[asia-apec 1637] APEC and Oil Prices

APEC Monitoring Group notoapec at clear.net.nz
Mon Nov 6 16:33:54 JST 2000


>From Borneo Bulletin On-Line, Brunei Nov 6 2000

MONDAY, NOVEMBER 6, 2000 

  Apec faces balancing act on oil prices
  TOKYO (AFP) - Asia-Pacific leaders meeting in Brunei Darussalam this month face a balancing act to accommodate the rival interests of oil producers and importers as the price of crude surges. 
  Leaders of Asia-Pacific Economic Cooperation (Apec) member nations will push for a more stable pricing regime for oil at their November 15-16 summit in the oil-rich Sultanate, according to aides. 

  Senior Apec trade officials and diplomats meeting in September said action was needed to tame wild swings in the cost of crude oil, which has raised fears of inflation as it shoots up to 10-year highs. 

  But the group includes major oil exporters such as Russia, Mexico, Indonesia and Malaysia, who have gained from the higher price of oil. 

  "Naturally there are some differences of interest," acknowledged Mitsuru Taniuchi, the Tokyo-based chairman of the Apec economic committee, which is drafting a statement on oil to be issued by the Apec leaders. 

  US President Bill Clinton, Russian President Vladimir Putin, Chinese President Jiang Zemin as well as the leaders of Japan, Australia, Canada, Peru and South Korea, among others, are to attend the summit of 21 nations. 

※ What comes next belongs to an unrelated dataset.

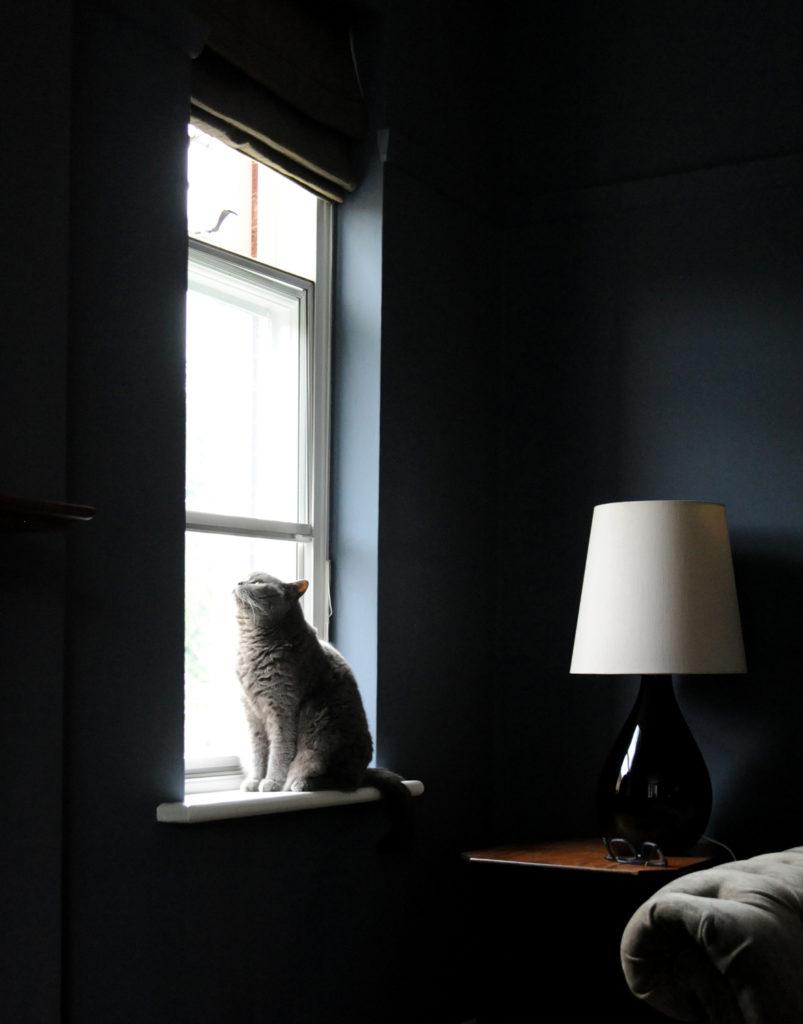 grey cat sitting on window sill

  "The Apec countries will probably affirm their shared understanding that high oil prices could hurt the economies of developing nations," said Hiroaki Kagawa, an international affairs official at Japan's trade ministry. 

  Those developing nations include crisis-wracked Indonesia, which as a member of the Organisation of Petroleum Exporting Countries (OPEC) agreed last week to a new 500,000 barrel-a-day output increase, the cartel's fourth hike this year aimed at taming prices. 

  For every extra dollar on a barrel of oil, Indonesia earns three trillion rupiah (US$330 million) more a year, said Indrayana Hadir, director of estimates and revenues at the Indonesian Department of Oil and Gas. 

  "Indeed the rise in international oil prices has pushed revenue up, but it's also meant an increase in domestic government subsidies" for the poor, who are hit hard by dearer cooking and heating oil, he said. 

  "So overall the rise in revenue is only slight," Haidir said. In contrast the developed members of Apec, such as Japan and the United States, have grown more immune to oil price volatility despite the thirsty energy needs of their industries and consumers.